Ask your AI coding assistant:

Design a factory-level feedback loop for our avalanche platform's eval harness. When an eval fails — the deterministic pipeline misparses a field or the AI analysis layer generates an inaccurate briefing — describe the automated workflow: how does the system diagnose which of the three levers to pull, what does the remediation look like for each lever, and where should a human stay in the loop?

Claude Code designs the feedback loop and can scaffold the automation — eval runner, diagnostic logic, and PR-generation workflow.

Codex designs the feedback loop architecture. Implementation follows from the design.

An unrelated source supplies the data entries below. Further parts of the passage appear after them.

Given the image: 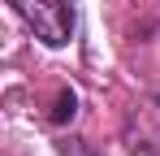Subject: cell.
Segmentation results:
<instances>
[{
	"mask_svg": "<svg viewBox=\"0 0 160 156\" xmlns=\"http://www.w3.org/2000/svg\"><path fill=\"white\" fill-rule=\"evenodd\" d=\"M126 152H130V156H160V143H152L143 130L130 126V130H126Z\"/></svg>",
	"mask_w": 160,
	"mask_h": 156,
	"instance_id": "1",
	"label": "cell"
},
{
	"mask_svg": "<svg viewBox=\"0 0 160 156\" xmlns=\"http://www.w3.org/2000/svg\"><path fill=\"white\" fill-rule=\"evenodd\" d=\"M156 108H160V96H156Z\"/></svg>",
	"mask_w": 160,
	"mask_h": 156,
	"instance_id": "2",
	"label": "cell"
}]
</instances>
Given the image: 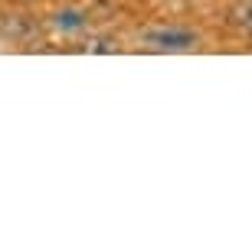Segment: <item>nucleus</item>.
<instances>
[{
    "label": "nucleus",
    "instance_id": "nucleus-1",
    "mask_svg": "<svg viewBox=\"0 0 252 248\" xmlns=\"http://www.w3.org/2000/svg\"><path fill=\"white\" fill-rule=\"evenodd\" d=\"M141 39H144L151 49H160V53H184V49H193L196 46V33H193V29H180V27L144 29Z\"/></svg>",
    "mask_w": 252,
    "mask_h": 248
},
{
    "label": "nucleus",
    "instance_id": "nucleus-3",
    "mask_svg": "<svg viewBox=\"0 0 252 248\" xmlns=\"http://www.w3.org/2000/svg\"><path fill=\"white\" fill-rule=\"evenodd\" d=\"M89 49H95V53H115V46L108 39H95V43H89Z\"/></svg>",
    "mask_w": 252,
    "mask_h": 248
},
{
    "label": "nucleus",
    "instance_id": "nucleus-2",
    "mask_svg": "<svg viewBox=\"0 0 252 248\" xmlns=\"http://www.w3.org/2000/svg\"><path fill=\"white\" fill-rule=\"evenodd\" d=\"M229 20H233L236 29H243L252 36V0H239L233 10H229Z\"/></svg>",
    "mask_w": 252,
    "mask_h": 248
}]
</instances>
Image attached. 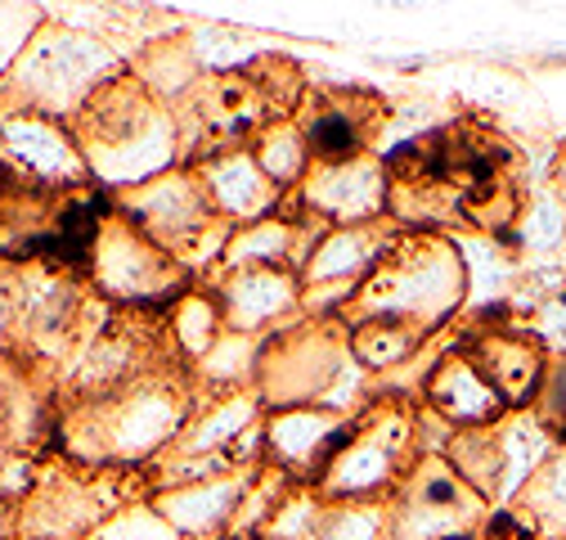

pi designs the feedback loop. Create the implementation based on its architecture.

Evaluate the result: does the system correctly distinguish between the three levers? Does the autonomy slider setting make sense for each type of remediation?

Key Insight

The factory-level feedback loop is the same closed loop from Lift 1 — eval failure → diagnose → update lever → re-eval — running autonomously within constraints you define. The ratchet effect compounds without waiting for your attention. The autonomy slider determines which remediations auto-merge and which queue for human review. The system-level principle: deterministic failures get deterministic fixes; judgment-dependent failures get human review. The factory gets strictly better over time because the ratchet never stops turning.